映画/『雷撃隊出動』 | みやのすけの映画倉庫/『ゴジラVSコング』への道



1944年12月7日公開
東宝
監督:山本嘉次郎
出演:藤田進、森雅之、河野秋武、灰田勝彦、三島雅夫、大河内傳次郎

南洋の航空基地を舞台に、雷撃機隊の活躍を描く。
脚本は山本嘉次郎。

雷撃機というのは魚雷攻撃用の飛行機のこと。
海面を低空で飛びながら敵艦に接近し、適当な距離で魚雷を海面に落とすと魚雷は海中を進んで敵艦に命中するというわけです。

で、あらすじに書いといてなんですがこの映画、なかなか雷撃機が活躍しません。

なぜか。

飛行機がないから。

や、全然ないわけではありませんが、やはりそれなりに数がが揃わないと、作戦もたてられないというわけです。

物語は藤田進、森雅之、河野秋武の航空兵学校同期が、南洋のとある基地に集まるところから始まります。



しかし、基地には飛行機が足りない。
乗る飛行機がなくて訓練もできず、イライラしているパイロットもいます。
その間にもアメリカ軍の基地空襲があり、その度に飛行機が減っていき、森雅之が本土まで交渉に行ったりしますが、やっぱり補充の飛行機は来ません。
飛行機マニアとしては森雅之の帰京シーンで登場する97式大艇の怪鳥のような巨大な姿がみものです。

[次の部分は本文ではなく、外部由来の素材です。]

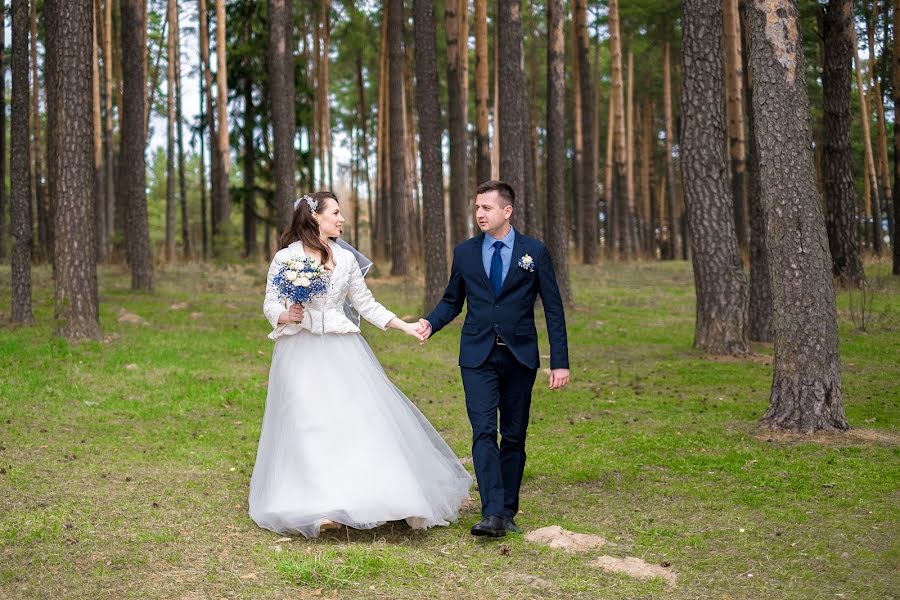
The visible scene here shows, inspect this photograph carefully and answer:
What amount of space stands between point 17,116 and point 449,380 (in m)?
8.01

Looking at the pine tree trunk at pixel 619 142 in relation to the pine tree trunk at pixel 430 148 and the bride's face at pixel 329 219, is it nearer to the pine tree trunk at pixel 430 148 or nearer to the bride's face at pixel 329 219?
the pine tree trunk at pixel 430 148

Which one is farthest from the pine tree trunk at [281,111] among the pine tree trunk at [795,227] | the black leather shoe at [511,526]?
the black leather shoe at [511,526]

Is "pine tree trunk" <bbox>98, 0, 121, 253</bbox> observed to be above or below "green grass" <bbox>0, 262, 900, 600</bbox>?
above

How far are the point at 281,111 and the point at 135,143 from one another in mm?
3295

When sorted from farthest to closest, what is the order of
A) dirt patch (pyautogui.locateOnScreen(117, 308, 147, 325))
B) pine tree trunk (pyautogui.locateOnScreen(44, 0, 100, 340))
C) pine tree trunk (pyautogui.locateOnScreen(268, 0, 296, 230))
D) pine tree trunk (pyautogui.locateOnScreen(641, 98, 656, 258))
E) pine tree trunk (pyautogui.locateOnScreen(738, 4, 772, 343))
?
1. pine tree trunk (pyautogui.locateOnScreen(641, 98, 656, 258))
2. pine tree trunk (pyautogui.locateOnScreen(268, 0, 296, 230))
3. dirt patch (pyautogui.locateOnScreen(117, 308, 147, 325))
4. pine tree trunk (pyautogui.locateOnScreen(738, 4, 772, 343))
5. pine tree trunk (pyautogui.locateOnScreen(44, 0, 100, 340))

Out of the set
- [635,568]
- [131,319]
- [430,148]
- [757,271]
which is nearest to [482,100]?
[430,148]

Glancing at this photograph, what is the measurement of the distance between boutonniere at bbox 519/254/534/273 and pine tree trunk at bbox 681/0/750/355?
7.69 meters

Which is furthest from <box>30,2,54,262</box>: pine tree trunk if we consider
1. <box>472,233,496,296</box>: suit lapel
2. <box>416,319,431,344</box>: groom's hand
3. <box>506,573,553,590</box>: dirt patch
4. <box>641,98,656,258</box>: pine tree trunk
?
<box>641,98,656,258</box>: pine tree trunk

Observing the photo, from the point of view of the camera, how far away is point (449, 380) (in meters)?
12.8

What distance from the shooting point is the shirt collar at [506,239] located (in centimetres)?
623

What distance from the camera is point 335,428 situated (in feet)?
20.7

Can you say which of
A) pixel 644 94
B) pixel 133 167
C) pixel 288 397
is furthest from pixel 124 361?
pixel 644 94

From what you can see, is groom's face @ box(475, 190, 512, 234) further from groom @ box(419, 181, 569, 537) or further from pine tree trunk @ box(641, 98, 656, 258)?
pine tree trunk @ box(641, 98, 656, 258)

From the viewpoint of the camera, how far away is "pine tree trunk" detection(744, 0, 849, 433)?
28.0 feet
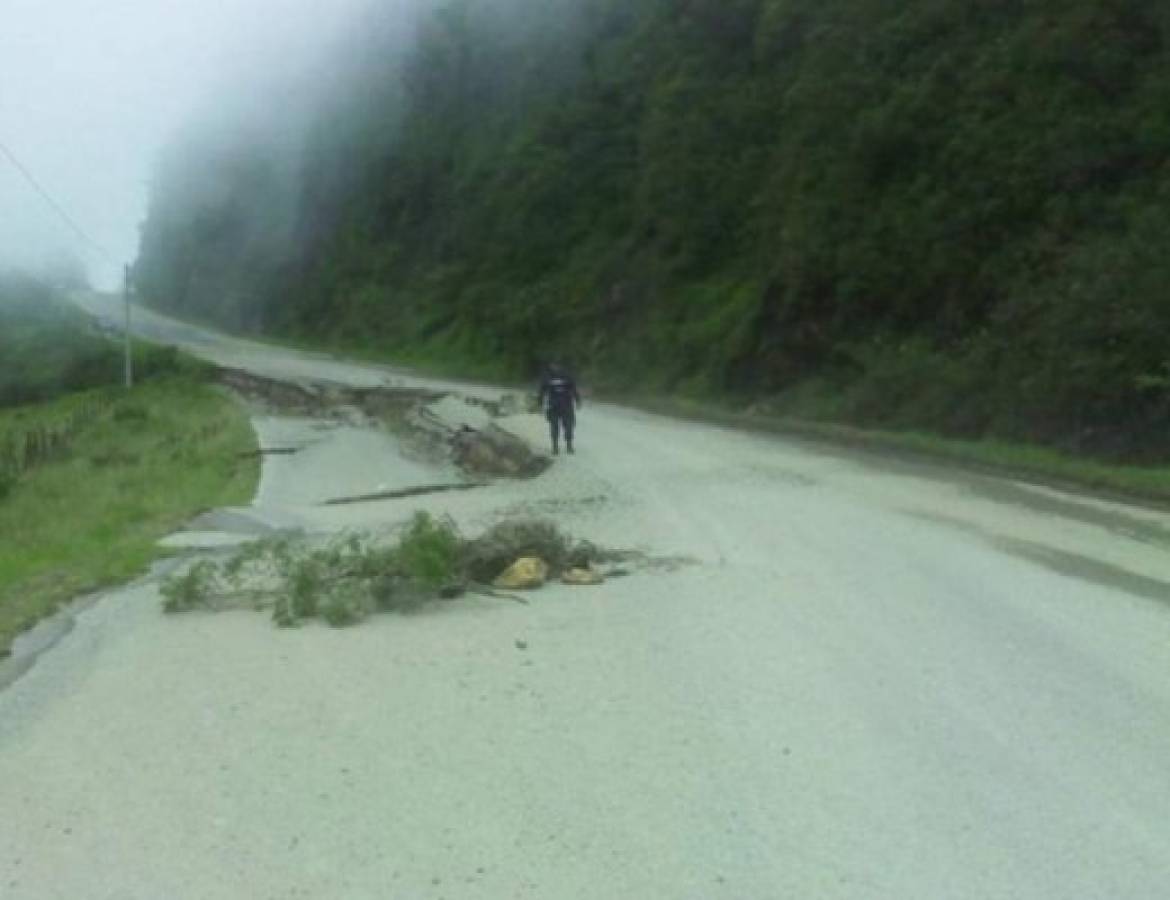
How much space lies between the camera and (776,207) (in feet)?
162

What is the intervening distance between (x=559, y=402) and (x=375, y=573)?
16.4 meters

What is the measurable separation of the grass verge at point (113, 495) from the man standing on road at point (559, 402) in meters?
5.32

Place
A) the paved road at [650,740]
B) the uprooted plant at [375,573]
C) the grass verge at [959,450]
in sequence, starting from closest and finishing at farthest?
the paved road at [650,740]
the uprooted plant at [375,573]
the grass verge at [959,450]

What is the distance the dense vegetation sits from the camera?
32062 mm

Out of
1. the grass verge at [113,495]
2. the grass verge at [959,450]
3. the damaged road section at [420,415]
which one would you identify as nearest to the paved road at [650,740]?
the grass verge at [113,495]

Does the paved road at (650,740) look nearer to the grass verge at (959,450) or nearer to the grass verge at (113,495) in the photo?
the grass verge at (113,495)

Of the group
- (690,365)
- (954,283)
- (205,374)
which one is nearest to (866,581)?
(954,283)

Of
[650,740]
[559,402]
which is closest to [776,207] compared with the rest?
[559,402]

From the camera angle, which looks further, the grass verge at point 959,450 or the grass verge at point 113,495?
the grass verge at point 959,450

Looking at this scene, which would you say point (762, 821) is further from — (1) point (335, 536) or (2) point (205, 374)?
(2) point (205, 374)

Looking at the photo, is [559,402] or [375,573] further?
[559,402]

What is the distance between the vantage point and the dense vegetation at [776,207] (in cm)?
3206

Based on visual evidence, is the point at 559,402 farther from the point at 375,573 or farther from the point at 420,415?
the point at 375,573

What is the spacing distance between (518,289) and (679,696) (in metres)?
63.2
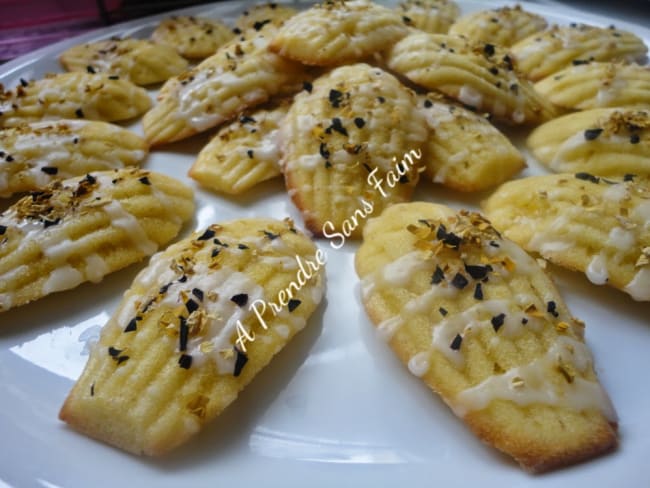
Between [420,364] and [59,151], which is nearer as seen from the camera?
[420,364]

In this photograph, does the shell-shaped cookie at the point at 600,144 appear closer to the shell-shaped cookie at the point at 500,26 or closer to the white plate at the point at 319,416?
the white plate at the point at 319,416

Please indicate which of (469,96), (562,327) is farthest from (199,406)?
(469,96)

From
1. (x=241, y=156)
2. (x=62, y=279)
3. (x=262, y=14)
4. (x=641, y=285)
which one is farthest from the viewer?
(x=262, y=14)

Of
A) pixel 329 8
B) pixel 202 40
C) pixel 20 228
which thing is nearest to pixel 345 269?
pixel 20 228

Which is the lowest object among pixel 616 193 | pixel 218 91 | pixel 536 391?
pixel 536 391

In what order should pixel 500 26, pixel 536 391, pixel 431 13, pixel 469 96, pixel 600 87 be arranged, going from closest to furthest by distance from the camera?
pixel 536 391 < pixel 469 96 < pixel 600 87 < pixel 500 26 < pixel 431 13

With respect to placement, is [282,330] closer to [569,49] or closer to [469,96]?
[469,96]

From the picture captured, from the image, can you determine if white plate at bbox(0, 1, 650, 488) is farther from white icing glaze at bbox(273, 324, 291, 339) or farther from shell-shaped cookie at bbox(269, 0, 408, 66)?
shell-shaped cookie at bbox(269, 0, 408, 66)
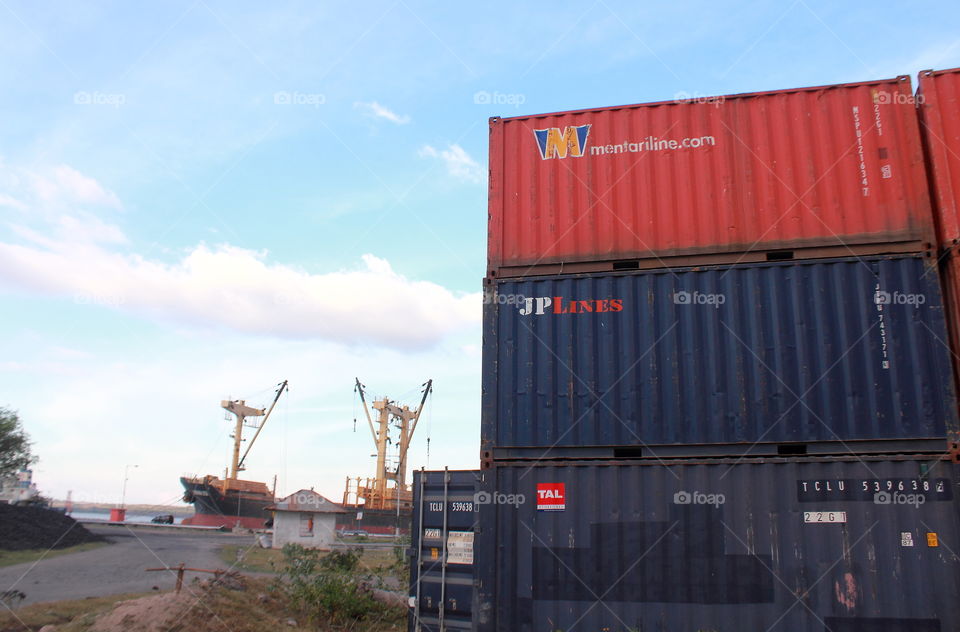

しかし、ついに内地かから補充の飛行機が大量にやってきます。
ここまでが1時間…汗

そして満を持しての出動。
当時最新鋭機だった天山艦上攻撃機の実機が母艦(たぶん瑞鶴)から次々に飛び立つシーンは圧巻です。


円谷特撮の見せ場は、クライマックスの夜戦シーンで、今更ながらその完成度の高さに驚きます。




映画のトーンは暗いもので、「アメリカが物量で来るなら、こっちはひとりで10人殺せばいいんだ」とかもう末期です。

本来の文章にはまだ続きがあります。